A lot of naysayers out are predicting the end of the Apple era or at the very least the end of the Apple growth era. While most analysts focus on the iPhone , I wanted to take a look at Apple's other flagship product; the iPad. Let's start by looking at the iPad United States unveiling dates by version so that you can match the release dates with the sales numbers:
iPad 1 – April 3, 2010
iPad 2 – March 2, 2011
iPad 3 – March 7, 2012
iPad 4 – October 23, 2012 – introduced iPad Mini
iPad 5 – October 22, 2013
Now, let's look at a graph that shows iPad sales by quarter since its introduction in the second quarter of 2010:
The climb in sales has been pretty steady, however, what is worrying is the decline over the second and third quarters of 2013 where sales dropped from 22.9 million in Q1 2013 to 14.6 million in Q3 2013, a total drop of 8.3 million units. With today's release, we find that sales dropped even further to 14.1 million units in Q4 2013 for a total drop of 8.8 million units on the year.
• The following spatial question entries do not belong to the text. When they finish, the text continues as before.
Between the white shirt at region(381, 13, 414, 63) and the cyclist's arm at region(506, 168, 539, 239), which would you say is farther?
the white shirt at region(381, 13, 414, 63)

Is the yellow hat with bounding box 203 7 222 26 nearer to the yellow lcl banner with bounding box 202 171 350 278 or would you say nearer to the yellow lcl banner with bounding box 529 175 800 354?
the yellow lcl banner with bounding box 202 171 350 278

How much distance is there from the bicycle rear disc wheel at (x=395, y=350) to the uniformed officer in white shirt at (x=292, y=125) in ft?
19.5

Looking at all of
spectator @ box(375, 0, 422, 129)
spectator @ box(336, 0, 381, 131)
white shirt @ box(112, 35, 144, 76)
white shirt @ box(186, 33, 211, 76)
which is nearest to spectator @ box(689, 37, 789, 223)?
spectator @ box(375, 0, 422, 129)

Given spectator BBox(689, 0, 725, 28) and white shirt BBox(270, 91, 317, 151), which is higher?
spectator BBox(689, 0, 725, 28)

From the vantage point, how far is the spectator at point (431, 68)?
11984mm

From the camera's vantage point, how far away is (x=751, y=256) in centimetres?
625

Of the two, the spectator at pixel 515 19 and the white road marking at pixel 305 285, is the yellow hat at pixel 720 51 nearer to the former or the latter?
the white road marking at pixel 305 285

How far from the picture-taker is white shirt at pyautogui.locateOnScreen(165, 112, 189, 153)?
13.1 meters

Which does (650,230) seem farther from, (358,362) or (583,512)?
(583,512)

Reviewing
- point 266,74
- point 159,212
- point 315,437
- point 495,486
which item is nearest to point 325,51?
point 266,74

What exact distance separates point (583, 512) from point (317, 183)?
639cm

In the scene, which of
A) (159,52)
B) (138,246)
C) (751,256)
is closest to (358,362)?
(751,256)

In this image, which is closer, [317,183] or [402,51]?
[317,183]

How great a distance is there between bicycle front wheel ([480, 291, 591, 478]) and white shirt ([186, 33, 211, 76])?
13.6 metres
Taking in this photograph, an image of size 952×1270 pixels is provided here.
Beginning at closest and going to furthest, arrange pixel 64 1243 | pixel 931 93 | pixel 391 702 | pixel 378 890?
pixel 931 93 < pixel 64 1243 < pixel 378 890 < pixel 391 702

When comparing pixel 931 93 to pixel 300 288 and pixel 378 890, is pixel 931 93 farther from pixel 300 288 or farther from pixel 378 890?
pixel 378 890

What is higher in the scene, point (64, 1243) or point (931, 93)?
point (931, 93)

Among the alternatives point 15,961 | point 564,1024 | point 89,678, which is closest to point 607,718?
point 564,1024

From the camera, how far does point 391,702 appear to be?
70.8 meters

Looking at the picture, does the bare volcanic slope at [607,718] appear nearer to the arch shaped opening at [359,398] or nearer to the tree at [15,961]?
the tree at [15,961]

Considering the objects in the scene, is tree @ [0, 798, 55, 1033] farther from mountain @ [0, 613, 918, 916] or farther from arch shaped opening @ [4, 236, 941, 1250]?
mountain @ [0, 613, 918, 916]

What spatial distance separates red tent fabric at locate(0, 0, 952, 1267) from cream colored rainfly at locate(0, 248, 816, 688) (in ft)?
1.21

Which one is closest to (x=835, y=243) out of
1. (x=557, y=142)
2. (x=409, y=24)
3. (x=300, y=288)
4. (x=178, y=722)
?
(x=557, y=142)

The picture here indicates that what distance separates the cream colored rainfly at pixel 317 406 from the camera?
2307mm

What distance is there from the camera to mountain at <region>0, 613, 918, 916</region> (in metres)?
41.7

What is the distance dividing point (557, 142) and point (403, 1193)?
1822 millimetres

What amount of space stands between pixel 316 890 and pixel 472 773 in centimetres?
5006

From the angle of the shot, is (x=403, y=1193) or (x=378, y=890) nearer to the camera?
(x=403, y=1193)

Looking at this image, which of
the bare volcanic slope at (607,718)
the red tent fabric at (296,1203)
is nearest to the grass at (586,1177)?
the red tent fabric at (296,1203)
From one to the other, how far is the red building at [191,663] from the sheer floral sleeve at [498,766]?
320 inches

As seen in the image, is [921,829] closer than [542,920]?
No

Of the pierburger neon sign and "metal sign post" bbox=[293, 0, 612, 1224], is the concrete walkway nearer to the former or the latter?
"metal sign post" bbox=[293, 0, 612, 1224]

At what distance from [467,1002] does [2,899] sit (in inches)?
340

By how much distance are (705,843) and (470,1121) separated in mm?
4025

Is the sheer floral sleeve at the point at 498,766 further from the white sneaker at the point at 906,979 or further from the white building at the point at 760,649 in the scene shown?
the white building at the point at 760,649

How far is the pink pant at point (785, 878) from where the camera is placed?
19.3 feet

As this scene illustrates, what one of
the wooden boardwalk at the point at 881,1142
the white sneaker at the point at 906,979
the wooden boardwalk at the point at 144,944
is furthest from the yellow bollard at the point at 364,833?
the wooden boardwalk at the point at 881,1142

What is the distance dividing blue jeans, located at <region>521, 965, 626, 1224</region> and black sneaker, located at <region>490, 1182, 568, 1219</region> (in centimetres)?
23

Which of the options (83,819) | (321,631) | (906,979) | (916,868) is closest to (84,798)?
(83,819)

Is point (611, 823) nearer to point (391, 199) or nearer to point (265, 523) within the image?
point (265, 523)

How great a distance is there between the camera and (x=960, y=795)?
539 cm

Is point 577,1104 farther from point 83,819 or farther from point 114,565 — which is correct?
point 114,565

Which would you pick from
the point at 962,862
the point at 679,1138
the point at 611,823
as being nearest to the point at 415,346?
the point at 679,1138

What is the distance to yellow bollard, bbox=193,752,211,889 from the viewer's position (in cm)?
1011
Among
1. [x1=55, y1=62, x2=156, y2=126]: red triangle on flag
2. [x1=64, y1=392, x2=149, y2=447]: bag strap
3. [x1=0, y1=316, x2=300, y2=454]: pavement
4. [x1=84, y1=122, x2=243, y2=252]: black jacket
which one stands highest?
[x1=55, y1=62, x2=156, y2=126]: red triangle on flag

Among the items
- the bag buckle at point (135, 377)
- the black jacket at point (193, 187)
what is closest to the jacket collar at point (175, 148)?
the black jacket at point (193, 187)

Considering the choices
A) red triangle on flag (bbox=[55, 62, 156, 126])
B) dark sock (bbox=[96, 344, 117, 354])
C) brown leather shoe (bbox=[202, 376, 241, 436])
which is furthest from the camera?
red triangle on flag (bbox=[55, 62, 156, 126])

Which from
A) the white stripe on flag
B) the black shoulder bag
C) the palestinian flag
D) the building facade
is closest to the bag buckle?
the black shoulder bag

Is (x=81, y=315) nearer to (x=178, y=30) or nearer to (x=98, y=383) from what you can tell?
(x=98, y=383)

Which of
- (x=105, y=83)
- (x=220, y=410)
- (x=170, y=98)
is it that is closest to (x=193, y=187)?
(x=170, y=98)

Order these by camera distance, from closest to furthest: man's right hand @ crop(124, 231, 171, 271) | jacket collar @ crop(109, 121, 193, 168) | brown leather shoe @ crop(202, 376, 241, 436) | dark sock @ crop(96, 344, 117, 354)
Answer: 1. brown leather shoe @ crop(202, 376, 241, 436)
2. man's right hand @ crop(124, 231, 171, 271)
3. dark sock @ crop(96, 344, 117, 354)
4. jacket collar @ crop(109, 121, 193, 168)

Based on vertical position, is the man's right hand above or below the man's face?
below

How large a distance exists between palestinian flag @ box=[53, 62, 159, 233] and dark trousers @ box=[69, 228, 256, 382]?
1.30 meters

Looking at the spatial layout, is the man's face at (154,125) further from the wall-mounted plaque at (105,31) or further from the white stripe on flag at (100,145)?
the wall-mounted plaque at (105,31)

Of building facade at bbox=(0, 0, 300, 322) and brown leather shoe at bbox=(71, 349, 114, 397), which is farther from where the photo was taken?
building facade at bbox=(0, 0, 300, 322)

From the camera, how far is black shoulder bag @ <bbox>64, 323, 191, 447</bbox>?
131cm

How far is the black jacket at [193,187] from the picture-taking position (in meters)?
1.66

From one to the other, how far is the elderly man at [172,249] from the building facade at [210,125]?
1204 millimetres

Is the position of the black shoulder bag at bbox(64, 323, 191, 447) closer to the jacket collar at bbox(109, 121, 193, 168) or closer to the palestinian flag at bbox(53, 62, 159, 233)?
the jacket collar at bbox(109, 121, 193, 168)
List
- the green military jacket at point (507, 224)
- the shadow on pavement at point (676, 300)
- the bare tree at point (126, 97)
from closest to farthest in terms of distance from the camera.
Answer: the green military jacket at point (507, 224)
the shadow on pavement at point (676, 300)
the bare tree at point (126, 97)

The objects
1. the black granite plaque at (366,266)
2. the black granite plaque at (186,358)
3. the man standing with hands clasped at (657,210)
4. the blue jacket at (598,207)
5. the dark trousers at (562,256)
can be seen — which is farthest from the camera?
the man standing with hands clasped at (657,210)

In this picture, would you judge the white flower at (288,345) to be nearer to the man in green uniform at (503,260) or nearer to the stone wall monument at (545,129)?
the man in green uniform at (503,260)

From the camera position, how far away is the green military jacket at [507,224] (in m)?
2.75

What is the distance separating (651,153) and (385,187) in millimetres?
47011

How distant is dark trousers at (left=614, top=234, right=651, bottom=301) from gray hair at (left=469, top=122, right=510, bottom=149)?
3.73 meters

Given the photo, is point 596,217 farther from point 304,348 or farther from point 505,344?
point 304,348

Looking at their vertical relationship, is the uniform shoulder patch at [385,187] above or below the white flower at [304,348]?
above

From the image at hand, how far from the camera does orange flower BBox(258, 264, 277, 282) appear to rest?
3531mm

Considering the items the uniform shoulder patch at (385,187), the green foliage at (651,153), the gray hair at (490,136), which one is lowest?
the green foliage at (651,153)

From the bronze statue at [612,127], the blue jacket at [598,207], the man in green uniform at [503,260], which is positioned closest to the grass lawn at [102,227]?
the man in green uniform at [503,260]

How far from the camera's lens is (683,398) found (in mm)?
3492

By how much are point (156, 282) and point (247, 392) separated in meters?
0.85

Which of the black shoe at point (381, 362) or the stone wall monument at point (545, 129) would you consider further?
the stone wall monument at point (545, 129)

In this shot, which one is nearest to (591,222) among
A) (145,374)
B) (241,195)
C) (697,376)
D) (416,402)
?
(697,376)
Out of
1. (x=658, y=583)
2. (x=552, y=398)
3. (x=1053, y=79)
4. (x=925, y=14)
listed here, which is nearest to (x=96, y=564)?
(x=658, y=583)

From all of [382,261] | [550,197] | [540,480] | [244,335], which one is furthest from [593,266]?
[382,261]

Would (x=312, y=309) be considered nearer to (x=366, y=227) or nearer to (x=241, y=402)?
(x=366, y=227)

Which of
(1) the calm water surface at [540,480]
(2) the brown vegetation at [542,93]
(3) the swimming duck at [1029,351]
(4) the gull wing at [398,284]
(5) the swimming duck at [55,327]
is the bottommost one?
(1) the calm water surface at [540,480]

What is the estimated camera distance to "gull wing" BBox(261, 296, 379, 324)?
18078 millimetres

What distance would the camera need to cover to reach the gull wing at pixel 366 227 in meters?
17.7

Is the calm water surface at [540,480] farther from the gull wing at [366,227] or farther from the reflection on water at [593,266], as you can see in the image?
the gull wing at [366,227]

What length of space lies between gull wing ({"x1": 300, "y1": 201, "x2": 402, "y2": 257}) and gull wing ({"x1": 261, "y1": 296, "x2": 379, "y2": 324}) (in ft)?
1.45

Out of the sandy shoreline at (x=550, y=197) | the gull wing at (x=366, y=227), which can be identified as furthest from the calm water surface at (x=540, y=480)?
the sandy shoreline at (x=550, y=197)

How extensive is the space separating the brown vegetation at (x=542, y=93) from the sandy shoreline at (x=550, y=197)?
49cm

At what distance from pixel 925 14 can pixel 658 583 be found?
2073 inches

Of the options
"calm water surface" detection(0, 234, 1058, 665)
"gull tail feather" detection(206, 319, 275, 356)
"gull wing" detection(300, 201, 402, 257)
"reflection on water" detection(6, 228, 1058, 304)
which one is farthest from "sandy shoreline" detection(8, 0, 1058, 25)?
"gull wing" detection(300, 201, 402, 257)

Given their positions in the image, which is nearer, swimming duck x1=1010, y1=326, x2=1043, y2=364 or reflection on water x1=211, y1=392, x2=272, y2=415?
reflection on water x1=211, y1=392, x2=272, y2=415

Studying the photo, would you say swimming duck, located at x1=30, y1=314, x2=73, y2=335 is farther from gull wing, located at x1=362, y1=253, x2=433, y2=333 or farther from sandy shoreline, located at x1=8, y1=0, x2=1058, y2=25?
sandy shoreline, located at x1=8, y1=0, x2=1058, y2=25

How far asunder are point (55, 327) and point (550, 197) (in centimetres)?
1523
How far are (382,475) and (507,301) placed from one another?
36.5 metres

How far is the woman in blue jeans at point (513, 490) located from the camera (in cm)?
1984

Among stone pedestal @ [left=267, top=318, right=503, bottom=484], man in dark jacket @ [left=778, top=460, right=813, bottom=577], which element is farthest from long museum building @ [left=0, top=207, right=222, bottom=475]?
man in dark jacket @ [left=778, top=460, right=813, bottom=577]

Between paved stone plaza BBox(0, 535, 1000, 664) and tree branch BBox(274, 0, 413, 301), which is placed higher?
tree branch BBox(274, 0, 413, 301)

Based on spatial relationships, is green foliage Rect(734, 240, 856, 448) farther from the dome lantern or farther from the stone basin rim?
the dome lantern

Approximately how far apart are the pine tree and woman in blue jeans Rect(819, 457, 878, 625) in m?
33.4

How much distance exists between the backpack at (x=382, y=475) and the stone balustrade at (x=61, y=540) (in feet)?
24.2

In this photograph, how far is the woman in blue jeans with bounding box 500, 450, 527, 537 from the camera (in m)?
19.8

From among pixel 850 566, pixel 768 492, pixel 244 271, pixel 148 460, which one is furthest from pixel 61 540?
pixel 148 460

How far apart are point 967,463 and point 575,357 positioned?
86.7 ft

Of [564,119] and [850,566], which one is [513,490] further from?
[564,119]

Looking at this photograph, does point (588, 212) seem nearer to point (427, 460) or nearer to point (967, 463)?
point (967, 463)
Here's a graph that shows the quarter-over-quarter sales volume gains and losses:
The best quarter-over-quarter gain was back in Q2 to Q3 2011 when sales rose by 97.2 percent, just after iPad 2 was introduced. Notice that from Q2 to Q3 2013, there has been a substantial cumulative drop in sales; with the release of fiscal 2013 data, there are now three quarters with quarter-over-quarter sales drops, the longest losing streak since the iPad was introduced three and a half years ago. Since unit sales peaked in the first quarter of 2013, volumes have dropped by 38.4 percent, a not insignificant amount and a trend that one would hope (if they were Apple) would be reversed soon.
Lastly, let's put the sales of iPads into corporate-wide perspective. In 2012, Apple's total net sales were $156,508 billion. Net sales of iPads was $32.424 billion or 20.7 percent of the total, the second largest net seller in Apple's relatively narrow slate of products. By way of comparison, iPhone sales were $80.477 billion or 41.5 percent of total net sales.
It will be interesting to watch the sales trends for Apple's tablet. With the product making up a substantial portion of Apple's overall net sales, a continuing drop in sales will definitely put a damper on earnings growth in the future, particularly if Apple does not have an innovative replacement product in its stable.